Entries in the competition, whose aim was to showcase innovative ideas that help improve safety levels in the aluminium industry, were submitted by from 24 European companies, including global aluminium leaders such as Alcoa, RioTinto and Hydro.
The entry submitted by ALUMINIUM S.A., titled "Safe Professional Conduct", was designed and developed by the Company?s Aluminium Casting Department. In order to succeed, the "Safe Professional Conduct" model for Health and Safety relies on two key drivers: the strength of images, which are used to describe correct workplace practices and behaviours, and the engagement of the employees, who design and develop these themselves.

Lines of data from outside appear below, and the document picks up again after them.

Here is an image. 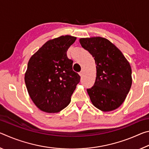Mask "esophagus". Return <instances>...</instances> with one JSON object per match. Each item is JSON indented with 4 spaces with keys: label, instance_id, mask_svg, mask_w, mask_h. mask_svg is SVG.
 Listing matches in <instances>:
<instances>
[{
    "label": "esophagus",
    "instance_id": "34e87169",
    "mask_svg": "<svg viewBox=\"0 0 149 149\" xmlns=\"http://www.w3.org/2000/svg\"><path fill=\"white\" fill-rule=\"evenodd\" d=\"M79 75H80L81 77H82L83 75H84V71H81V72L79 73Z\"/></svg>",
    "mask_w": 149,
    "mask_h": 149
}]
</instances>
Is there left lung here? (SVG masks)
<instances>
[{"label":"left lung","instance_id":"1","mask_svg":"<svg viewBox=\"0 0 149 149\" xmlns=\"http://www.w3.org/2000/svg\"><path fill=\"white\" fill-rule=\"evenodd\" d=\"M79 42L94 58L97 77L87 89L91 101L103 112L116 110L124 101L132 87V68L122 52L100 37L81 38Z\"/></svg>","mask_w":149,"mask_h":149}]
</instances>
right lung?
Masks as SVG:
<instances>
[{
    "mask_svg": "<svg viewBox=\"0 0 149 149\" xmlns=\"http://www.w3.org/2000/svg\"><path fill=\"white\" fill-rule=\"evenodd\" d=\"M75 40L70 35L49 40L30 58L25 83L33 102L43 112L56 113L66 107L80 81L66 54Z\"/></svg>",
    "mask_w": 149,
    "mask_h": 149,
    "instance_id": "1",
    "label": "right lung"
}]
</instances>
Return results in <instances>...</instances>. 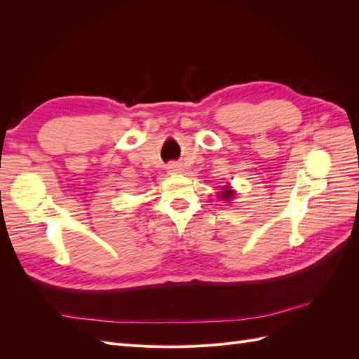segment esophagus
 Returning a JSON list of instances; mask_svg holds the SVG:
<instances>
[{"mask_svg": "<svg viewBox=\"0 0 359 359\" xmlns=\"http://www.w3.org/2000/svg\"><path fill=\"white\" fill-rule=\"evenodd\" d=\"M168 170L170 173H180L182 170V166L178 165V163H170V165L168 166Z\"/></svg>", "mask_w": 359, "mask_h": 359, "instance_id": "1", "label": "esophagus"}]
</instances>
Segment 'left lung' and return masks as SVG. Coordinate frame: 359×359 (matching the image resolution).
<instances>
[{"label": "left lung", "instance_id": "1", "mask_svg": "<svg viewBox=\"0 0 359 359\" xmlns=\"http://www.w3.org/2000/svg\"><path fill=\"white\" fill-rule=\"evenodd\" d=\"M233 190H231V186H224L222 191H219V198L223 201H231L233 199Z\"/></svg>", "mask_w": 359, "mask_h": 359}]
</instances>
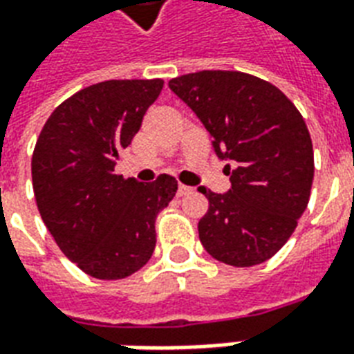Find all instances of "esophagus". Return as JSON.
Wrapping results in <instances>:
<instances>
[{"label":"esophagus","instance_id":"esophagus-1","mask_svg":"<svg viewBox=\"0 0 354 354\" xmlns=\"http://www.w3.org/2000/svg\"><path fill=\"white\" fill-rule=\"evenodd\" d=\"M191 191H193V189H191L189 185H184V184H180V185H178V191H176V195H178V197H185V195H189Z\"/></svg>","mask_w":354,"mask_h":354}]
</instances>
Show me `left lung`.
<instances>
[{"mask_svg":"<svg viewBox=\"0 0 354 354\" xmlns=\"http://www.w3.org/2000/svg\"><path fill=\"white\" fill-rule=\"evenodd\" d=\"M169 88L197 114L230 174L229 193L198 191L208 212L198 238L212 257L255 266L274 257L310 203L313 146L302 114L283 91L238 71H198Z\"/></svg>","mask_w":354,"mask_h":354,"instance_id":"1","label":"left lung"}]
</instances>
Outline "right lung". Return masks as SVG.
Listing matches in <instances>:
<instances>
[{
	"label": "right lung",
	"mask_w": 354,
	"mask_h": 354,
	"mask_svg": "<svg viewBox=\"0 0 354 354\" xmlns=\"http://www.w3.org/2000/svg\"><path fill=\"white\" fill-rule=\"evenodd\" d=\"M161 90V78L88 86L52 112L35 144L39 214L65 257L97 279H122L150 261L156 217L176 195L169 174L151 184L114 174Z\"/></svg>",
	"instance_id": "right-lung-1"
}]
</instances>
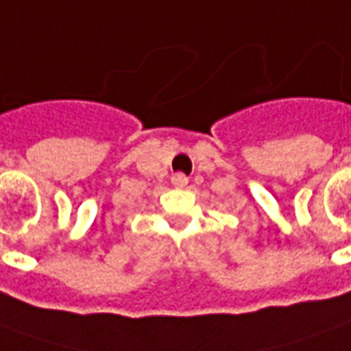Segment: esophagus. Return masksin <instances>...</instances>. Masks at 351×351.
<instances>
[{
	"label": "esophagus",
	"instance_id": "obj_1",
	"mask_svg": "<svg viewBox=\"0 0 351 351\" xmlns=\"http://www.w3.org/2000/svg\"><path fill=\"white\" fill-rule=\"evenodd\" d=\"M171 182H173V186H175V188H184V186L188 184V178H186L182 173H178V175H173Z\"/></svg>",
	"mask_w": 351,
	"mask_h": 351
}]
</instances>
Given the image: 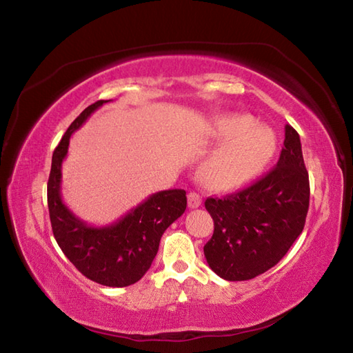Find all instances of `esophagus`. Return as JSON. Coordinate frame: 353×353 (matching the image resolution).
<instances>
[{
	"label": "esophagus",
	"mask_w": 353,
	"mask_h": 353,
	"mask_svg": "<svg viewBox=\"0 0 353 353\" xmlns=\"http://www.w3.org/2000/svg\"><path fill=\"white\" fill-rule=\"evenodd\" d=\"M200 205H201V197L199 196L197 192L191 191V192L188 194V206H190L191 209H196V208H199Z\"/></svg>",
	"instance_id": "1"
}]
</instances>
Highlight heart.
<instances>
[{"instance_id":"heart-1","label":"heart","mask_w":353,"mask_h":353,"mask_svg":"<svg viewBox=\"0 0 353 353\" xmlns=\"http://www.w3.org/2000/svg\"><path fill=\"white\" fill-rule=\"evenodd\" d=\"M211 137L219 141L201 161V176L219 190H234L261 174L273 159L276 133L267 125L254 124L243 114H223L211 121Z\"/></svg>"}]
</instances>
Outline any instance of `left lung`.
<instances>
[{"instance_id": "1", "label": "left lung", "mask_w": 353, "mask_h": 353, "mask_svg": "<svg viewBox=\"0 0 353 353\" xmlns=\"http://www.w3.org/2000/svg\"><path fill=\"white\" fill-rule=\"evenodd\" d=\"M205 208L214 235L205 244L212 272L226 281H249L274 267L302 234L310 208V179L299 133L285 125L276 167L249 188Z\"/></svg>"}]
</instances>
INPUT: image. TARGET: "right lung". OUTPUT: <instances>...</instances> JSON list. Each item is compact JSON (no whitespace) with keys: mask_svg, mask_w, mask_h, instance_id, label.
Returning <instances> with one entry per match:
<instances>
[{"mask_svg":"<svg viewBox=\"0 0 353 353\" xmlns=\"http://www.w3.org/2000/svg\"><path fill=\"white\" fill-rule=\"evenodd\" d=\"M109 101L100 100L81 112L52 153L47 186L48 211L59 247L81 274L106 287H129L147 273L163 232L185 212L186 192H154L108 226H91L63 203L62 163L68 154L71 134Z\"/></svg>","mask_w":353,"mask_h":353,"instance_id":"right-lung-1","label":"right lung"}]
</instances>
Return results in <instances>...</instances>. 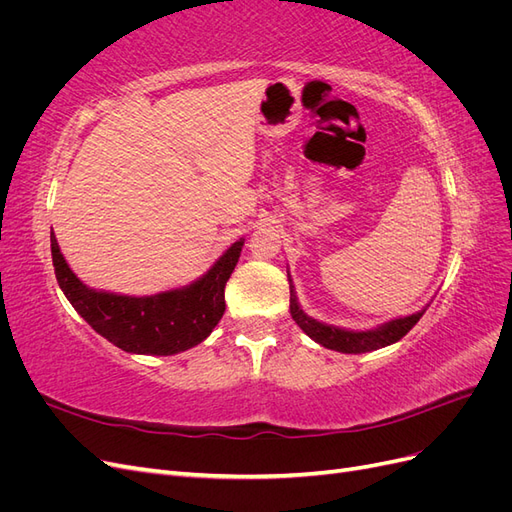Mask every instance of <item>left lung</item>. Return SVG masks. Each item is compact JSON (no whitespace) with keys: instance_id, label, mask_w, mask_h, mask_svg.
I'll list each match as a JSON object with an SVG mask.
<instances>
[{"instance_id":"8db88e82","label":"left lung","mask_w":512,"mask_h":512,"mask_svg":"<svg viewBox=\"0 0 512 512\" xmlns=\"http://www.w3.org/2000/svg\"><path fill=\"white\" fill-rule=\"evenodd\" d=\"M288 282H290V275H288ZM290 314H292V320L297 322L299 327L320 346L344 352V354H361V352H371V350H378L399 342V339L404 337L418 320H421L425 309H421V312H416L412 316L395 318L391 322L380 324L378 329H371V331H346V329H337V327H331V324L309 318L299 307L297 292H294V286L290 282Z\"/></svg>"}]
</instances>
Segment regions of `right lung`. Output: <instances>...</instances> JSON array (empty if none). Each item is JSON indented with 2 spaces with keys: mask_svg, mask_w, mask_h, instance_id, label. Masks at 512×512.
I'll list each match as a JSON object with an SVG mask.
<instances>
[{
  "mask_svg": "<svg viewBox=\"0 0 512 512\" xmlns=\"http://www.w3.org/2000/svg\"><path fill=\"white\" fill-rule=\"evenodd\" d=\"M245 239L232 243L218 262L190 286L151 297L87 288L72 273L51 232V254L59 288L91 329L132 354L168 356L198 346L224 316V286L235 271Z\"/></svg>",
  "mask_w": 512,
  "mask_h": 512,
  "instance_id": "obj_1",
  "label": "right lung"
}]
</instances>
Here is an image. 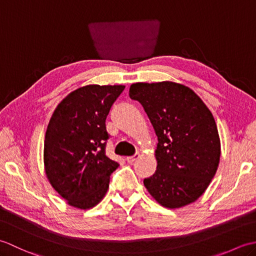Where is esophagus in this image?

This prize is proof positive of the efforts made by all the employees of the Company regarding Health and Safety which, in combination with innovative ideas, help establish ALUMINIUM S.A. as one of Europe s top aluminium companies. In common with all other MYTILINEOS Group companies, the policy adopted by ALIMINIUM S.A. for managing Health and Safety at the workplace is implemented with a single goal in mind: "ZERO ACCIDENTS".
For more details, please contact:
Mrs Katerina Mouzouraki, Group Press & Media Relations Supervisor (Tel.: 210-6877484, Fax: 210-6877400, e-mail: katerina.mouzouraki@mytilineos.gr).
MYTILINEOS Group is a leading Greek industry active in Metallurgy & Mines, Energy and EPC Projects. Established in Greece in 1990, the Group s holding company, MYTILINEOS HOLDINGS S.A., is listed on the Athens Exchange, has a consolidated turnover in excess of €1 billion and employs directly or indirectly over 2,500 people in Greece and abroad. For more details, please visit the Group s website at: www.mytilineos.gr.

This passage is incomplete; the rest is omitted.